*Written instruction*: Can you extend the TCP segmentation offload commit diff onward from its last line?

[TCP]: Keep TSO enabled even during loss events. All we need to do is resegment the queue so that we record SACK information accurately. The edges of the SACK blocks guide our resegmenting decisions. With help from Herbert Xu. Signed-off-by: David S. Miller <davem@davemloft.net>

commit: 6475be16fd9b3c6746ca4d18959246b13c669ea8 [log] [tgz]
author: David S. Miller <davem@davemloft.net> Thu Sep 01 22:47:01 2005 -0700
committer: David S. Miller <davem@davemloft.net> Thu Sep 01 22:47:01 2005 -0700
tree: 03e0da36680ddb227591a4007fa4e6f18d82782c
parent: ef015786152adaff5a6a8bf0c8ea2f70cee8059d [diff]
diff --git a/include/net/tcp.h b/include/net/tcp.h
index d6bcf13..97af77c 100644
--- a/include/net/tcp.h
+++ b/include/net/tcp.h

@@ -454,6 +454,7 @@
 extern void tcp_xmit_retransmit_queue(struct sock *);
 extern void tcp_simple_retransmit(struct sock *);
 extern int tcp_trim_head(struct sock *, struct sk_buff *, u32);
+extern int tcp_fragment(struct sock *, struct sk_buff *, u32, unsigned int);
 
 extern void tcp_send_probe0(struct sock *);
 extern void tcp_send_partial(struct sock *);

diff --git a/net/ipv4/tcp_input.c b/net/ipv4/tcp_input.c
index 1afb080..29222b96 100644
--- a/net/ipv4/tcp_input.c
+++ b/net/ipv4/tcp_input.c

@@ -923,14 +923,6 @@
 	int flag = 0;
 	int i;
 
-	/* So, SACKs for already sent large segments will be lost.

*Data excerpt*:
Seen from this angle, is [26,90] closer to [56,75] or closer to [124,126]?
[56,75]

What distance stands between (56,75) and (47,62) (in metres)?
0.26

*Result*:
-	 * Not good, but alternative is to resegment the queue. */
-	if (sk->sk_route_caps & NETIF_F_TSO) {
-		sk->sk_route_caps &= ~NETIF_F_TSO;
-		sock_set_flag(sk, SOCK_NO_LARGESEND);
-		tp->mss_cache = tp->mss_cache;
-	}
-
 	if (!tp->sacked_out)
 		tp->fackets_out = 0;
 	prior_fackets = tp->fackets_out;
@@ -978,20 +970,40 @@
 			flag |= FLAG_DATA_LOST;
 
 		sk_stream_for_retrans_queue(skb, sk) {
-			u8 sacked = TCP_SKB_CB(skb)->sacked;
-			int in_sack;
+			int in_sack, pcount;
+			u8 sacked;
 
 			/* The retransmission queue is always in order, so
 			 * we can short-circuit the walk early.
 			 */
-			if(!before(TCP_SKB_CB(skb)->seq, end_seq))
+			if (!before(TCP_SKB_CB(skb)->seq, end_seq))
 				break;
 
-			fack_count += tcp_skb_pcount(skb);
+			pcount = tcp_skb_pcount(skb);
+
+			if (pcount > 1 &&
+			    (after(start_seq, TCP_SKB_CB(skb)->seq) ||
+			     before(end_seq, TCP_SKB_CB(skb)->end_seq))) {
+				unsigned int pkt_len;
+
+				if (after(start_seq, TCP_SKB_CB(skb)->seq))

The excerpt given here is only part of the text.